» INFORMATION SHOWN
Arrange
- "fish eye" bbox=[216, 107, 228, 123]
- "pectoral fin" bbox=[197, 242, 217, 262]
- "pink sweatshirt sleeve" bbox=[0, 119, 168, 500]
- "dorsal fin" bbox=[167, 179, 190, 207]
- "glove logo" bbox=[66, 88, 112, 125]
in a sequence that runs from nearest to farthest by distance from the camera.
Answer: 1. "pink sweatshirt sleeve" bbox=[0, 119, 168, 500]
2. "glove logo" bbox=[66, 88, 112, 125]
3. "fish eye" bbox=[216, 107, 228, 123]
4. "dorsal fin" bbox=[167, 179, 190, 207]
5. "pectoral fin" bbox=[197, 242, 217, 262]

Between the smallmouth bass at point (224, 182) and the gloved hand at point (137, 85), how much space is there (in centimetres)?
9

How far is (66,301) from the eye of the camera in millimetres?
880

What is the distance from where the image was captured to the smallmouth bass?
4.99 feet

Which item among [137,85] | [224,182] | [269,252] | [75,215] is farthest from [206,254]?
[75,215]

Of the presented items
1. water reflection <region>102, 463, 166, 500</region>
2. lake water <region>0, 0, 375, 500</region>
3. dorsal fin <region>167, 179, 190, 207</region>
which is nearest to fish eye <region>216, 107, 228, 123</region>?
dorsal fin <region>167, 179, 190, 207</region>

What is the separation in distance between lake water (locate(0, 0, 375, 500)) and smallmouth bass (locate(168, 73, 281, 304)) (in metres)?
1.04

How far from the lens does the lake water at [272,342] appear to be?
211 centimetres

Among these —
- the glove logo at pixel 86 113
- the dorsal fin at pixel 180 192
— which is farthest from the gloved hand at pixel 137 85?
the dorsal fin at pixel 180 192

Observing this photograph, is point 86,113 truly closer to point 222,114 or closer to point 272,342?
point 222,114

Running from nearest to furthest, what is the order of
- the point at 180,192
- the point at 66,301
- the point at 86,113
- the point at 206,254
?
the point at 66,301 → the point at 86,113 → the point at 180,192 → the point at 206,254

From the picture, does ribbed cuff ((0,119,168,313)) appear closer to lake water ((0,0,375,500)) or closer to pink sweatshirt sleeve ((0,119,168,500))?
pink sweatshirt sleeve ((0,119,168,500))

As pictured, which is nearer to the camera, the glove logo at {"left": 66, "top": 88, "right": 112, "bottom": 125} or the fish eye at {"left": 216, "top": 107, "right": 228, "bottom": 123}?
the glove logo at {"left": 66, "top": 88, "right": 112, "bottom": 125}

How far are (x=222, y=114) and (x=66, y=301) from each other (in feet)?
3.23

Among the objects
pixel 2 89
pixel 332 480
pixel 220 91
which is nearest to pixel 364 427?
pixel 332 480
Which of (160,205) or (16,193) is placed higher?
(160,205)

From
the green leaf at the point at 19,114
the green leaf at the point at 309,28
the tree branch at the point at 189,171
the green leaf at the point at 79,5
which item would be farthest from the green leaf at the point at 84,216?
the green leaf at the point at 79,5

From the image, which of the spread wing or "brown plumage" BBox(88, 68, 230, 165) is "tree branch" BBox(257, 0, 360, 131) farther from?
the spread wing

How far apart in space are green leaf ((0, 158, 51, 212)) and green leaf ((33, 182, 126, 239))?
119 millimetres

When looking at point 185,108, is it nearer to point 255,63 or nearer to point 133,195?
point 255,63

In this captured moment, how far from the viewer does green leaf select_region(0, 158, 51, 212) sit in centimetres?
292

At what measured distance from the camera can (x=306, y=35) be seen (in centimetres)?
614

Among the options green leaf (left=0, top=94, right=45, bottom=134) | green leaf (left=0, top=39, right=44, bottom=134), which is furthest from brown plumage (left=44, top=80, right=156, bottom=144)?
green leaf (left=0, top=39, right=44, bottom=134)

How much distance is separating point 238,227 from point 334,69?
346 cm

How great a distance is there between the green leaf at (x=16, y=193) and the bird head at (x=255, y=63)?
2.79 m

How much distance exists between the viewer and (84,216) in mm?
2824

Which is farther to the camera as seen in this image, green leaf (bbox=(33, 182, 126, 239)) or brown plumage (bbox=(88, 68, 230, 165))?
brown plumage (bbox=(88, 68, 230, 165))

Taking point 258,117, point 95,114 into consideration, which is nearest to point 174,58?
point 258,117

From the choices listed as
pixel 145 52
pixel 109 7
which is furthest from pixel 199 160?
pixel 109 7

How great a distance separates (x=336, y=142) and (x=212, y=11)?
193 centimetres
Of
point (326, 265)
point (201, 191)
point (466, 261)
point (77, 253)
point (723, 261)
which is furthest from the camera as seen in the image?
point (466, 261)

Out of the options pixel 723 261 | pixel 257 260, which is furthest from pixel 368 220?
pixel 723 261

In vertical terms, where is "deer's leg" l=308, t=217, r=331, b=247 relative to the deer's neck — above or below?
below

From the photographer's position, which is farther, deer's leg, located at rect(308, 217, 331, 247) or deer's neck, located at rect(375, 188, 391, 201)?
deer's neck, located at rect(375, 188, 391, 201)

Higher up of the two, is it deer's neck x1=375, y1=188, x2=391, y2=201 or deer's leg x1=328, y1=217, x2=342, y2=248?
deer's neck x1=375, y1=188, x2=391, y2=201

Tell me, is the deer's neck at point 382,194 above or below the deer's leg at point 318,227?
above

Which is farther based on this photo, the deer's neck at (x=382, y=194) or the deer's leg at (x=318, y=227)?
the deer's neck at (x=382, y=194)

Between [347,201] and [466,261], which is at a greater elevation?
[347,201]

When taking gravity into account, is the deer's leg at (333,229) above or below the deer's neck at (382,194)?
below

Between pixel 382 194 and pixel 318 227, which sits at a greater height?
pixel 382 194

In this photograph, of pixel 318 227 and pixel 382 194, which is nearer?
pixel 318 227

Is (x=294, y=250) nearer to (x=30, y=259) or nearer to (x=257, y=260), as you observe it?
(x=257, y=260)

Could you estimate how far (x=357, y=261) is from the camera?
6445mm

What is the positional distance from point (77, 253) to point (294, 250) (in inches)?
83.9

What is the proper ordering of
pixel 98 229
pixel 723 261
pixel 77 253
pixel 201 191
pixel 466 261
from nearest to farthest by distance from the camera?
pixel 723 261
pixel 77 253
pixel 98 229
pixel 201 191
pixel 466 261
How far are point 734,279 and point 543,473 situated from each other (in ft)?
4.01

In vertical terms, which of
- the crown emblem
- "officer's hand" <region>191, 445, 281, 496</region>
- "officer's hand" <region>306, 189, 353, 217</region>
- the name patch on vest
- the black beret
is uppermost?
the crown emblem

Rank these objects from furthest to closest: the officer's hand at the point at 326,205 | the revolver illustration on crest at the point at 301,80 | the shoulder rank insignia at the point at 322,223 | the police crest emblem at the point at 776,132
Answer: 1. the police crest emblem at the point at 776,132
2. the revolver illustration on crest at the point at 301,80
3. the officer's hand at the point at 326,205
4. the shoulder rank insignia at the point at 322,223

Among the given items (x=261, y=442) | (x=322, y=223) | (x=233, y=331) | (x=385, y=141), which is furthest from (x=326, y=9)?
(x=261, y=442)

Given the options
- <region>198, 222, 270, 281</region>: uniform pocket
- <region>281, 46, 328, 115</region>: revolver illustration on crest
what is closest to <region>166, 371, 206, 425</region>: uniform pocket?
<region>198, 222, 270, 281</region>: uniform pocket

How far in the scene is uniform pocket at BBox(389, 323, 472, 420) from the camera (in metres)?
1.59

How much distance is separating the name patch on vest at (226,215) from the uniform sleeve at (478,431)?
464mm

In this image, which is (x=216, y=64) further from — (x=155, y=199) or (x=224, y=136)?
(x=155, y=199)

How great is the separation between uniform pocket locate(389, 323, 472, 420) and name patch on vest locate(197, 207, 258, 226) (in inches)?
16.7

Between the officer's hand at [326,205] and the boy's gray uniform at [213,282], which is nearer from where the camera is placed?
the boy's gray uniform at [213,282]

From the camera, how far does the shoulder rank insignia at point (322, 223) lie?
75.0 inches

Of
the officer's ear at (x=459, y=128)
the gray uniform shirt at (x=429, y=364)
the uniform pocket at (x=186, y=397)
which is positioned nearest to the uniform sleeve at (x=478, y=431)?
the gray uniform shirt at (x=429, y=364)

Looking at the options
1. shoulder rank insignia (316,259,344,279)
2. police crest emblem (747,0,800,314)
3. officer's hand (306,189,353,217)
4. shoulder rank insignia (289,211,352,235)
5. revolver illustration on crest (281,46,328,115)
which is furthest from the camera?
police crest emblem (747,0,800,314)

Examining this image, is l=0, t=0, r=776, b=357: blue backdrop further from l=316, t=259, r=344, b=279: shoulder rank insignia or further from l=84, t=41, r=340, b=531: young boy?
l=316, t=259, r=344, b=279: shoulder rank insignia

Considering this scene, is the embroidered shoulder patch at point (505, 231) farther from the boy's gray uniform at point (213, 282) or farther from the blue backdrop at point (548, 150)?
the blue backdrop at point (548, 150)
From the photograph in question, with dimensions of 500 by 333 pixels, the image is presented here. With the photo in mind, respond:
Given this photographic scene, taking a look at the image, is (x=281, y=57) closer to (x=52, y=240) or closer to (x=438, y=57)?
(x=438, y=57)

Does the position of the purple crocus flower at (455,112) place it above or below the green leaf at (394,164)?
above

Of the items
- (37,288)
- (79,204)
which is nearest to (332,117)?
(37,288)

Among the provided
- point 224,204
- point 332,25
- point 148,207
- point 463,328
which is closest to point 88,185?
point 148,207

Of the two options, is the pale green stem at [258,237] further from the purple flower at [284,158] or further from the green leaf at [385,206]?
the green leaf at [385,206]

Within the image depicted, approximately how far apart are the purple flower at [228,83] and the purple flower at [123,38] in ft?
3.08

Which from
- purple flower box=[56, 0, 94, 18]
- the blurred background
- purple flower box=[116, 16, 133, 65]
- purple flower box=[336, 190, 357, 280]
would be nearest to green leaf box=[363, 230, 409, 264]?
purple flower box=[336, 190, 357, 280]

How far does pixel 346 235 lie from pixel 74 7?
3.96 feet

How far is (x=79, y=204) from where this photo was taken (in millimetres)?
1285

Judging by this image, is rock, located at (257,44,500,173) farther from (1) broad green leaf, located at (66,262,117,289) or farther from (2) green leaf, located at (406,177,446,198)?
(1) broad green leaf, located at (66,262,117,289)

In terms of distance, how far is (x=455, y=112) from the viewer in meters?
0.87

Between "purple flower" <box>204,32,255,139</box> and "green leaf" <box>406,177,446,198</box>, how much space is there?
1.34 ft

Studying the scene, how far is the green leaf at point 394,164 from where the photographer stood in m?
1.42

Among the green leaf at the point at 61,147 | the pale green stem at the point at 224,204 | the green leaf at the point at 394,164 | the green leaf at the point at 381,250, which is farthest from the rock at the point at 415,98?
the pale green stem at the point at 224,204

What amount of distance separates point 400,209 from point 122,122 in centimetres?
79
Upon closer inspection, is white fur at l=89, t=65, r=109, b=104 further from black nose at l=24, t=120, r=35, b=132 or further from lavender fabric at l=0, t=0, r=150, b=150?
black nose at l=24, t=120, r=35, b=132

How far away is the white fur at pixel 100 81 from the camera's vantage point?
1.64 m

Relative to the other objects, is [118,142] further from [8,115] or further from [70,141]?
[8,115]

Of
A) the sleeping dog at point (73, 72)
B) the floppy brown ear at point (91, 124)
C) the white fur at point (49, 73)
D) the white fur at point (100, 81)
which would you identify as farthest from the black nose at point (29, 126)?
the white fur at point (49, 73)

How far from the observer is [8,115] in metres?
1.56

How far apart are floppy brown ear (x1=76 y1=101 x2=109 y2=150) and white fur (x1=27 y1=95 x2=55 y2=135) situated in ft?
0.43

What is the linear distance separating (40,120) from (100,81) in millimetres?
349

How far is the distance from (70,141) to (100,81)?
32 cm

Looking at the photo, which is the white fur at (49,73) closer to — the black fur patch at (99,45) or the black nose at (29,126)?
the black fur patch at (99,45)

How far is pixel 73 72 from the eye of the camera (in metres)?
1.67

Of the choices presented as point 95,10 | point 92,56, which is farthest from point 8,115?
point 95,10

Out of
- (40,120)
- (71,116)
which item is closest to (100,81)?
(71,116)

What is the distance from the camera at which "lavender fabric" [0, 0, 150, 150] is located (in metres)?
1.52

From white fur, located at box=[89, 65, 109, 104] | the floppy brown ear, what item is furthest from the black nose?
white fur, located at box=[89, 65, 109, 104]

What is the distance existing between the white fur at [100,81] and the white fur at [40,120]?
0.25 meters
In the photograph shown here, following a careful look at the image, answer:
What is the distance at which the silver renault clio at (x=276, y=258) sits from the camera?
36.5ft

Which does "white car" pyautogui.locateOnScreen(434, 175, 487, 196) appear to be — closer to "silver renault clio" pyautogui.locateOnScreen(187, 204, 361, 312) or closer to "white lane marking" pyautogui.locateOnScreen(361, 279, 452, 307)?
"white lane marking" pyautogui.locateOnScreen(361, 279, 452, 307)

» TASK DESCRIPTION
Reproduce the records word for word, starting at the line that contains "How far is pixel" and continuing through the last line of the records.

» EXERCISE ANSWER
How far is pixel 73 72 from the eye of the camera (in metres)?
1.67

Of the choices presented as point 95,10 | point 92,56, which is farthest from point 8,115?
point 95,10

Out of
- (40,120)
- (71,116)
which item is closest to (100,81)?
(71,116)

What is the distance from the camera at which "lavender fabric" [0, 0, 150, 150] is located (in metres)?
1.52

From white fur, located at box=[89, 65, 109, 104] | the floppy brown ear, what item is furthest from the black nose?
white fur, located at box=[89, 65, 109, 104]

What is the distance existing between the white fur at [100,81] and the white fur at [40,120]?
0.25 meters
In the photograph shown here, following a careful look at the image, answer:
What is the distance at which the silver renault clio at (x=276, y=258) sits from the camera?
36.5ft

Which does "white car" pyautogui.locateOnScreen(434, 175, 487, 196) appear to be — closer to "silver renault clio" pyautogui.locateOnScreen(187, 204, 361, 312) or closer to "white lane marking" pyautogui.locateOnScreen(361, 279, 452, 307)?
"white lane marking" pyautogui.locateOnScreen(361, 279, 452, 307)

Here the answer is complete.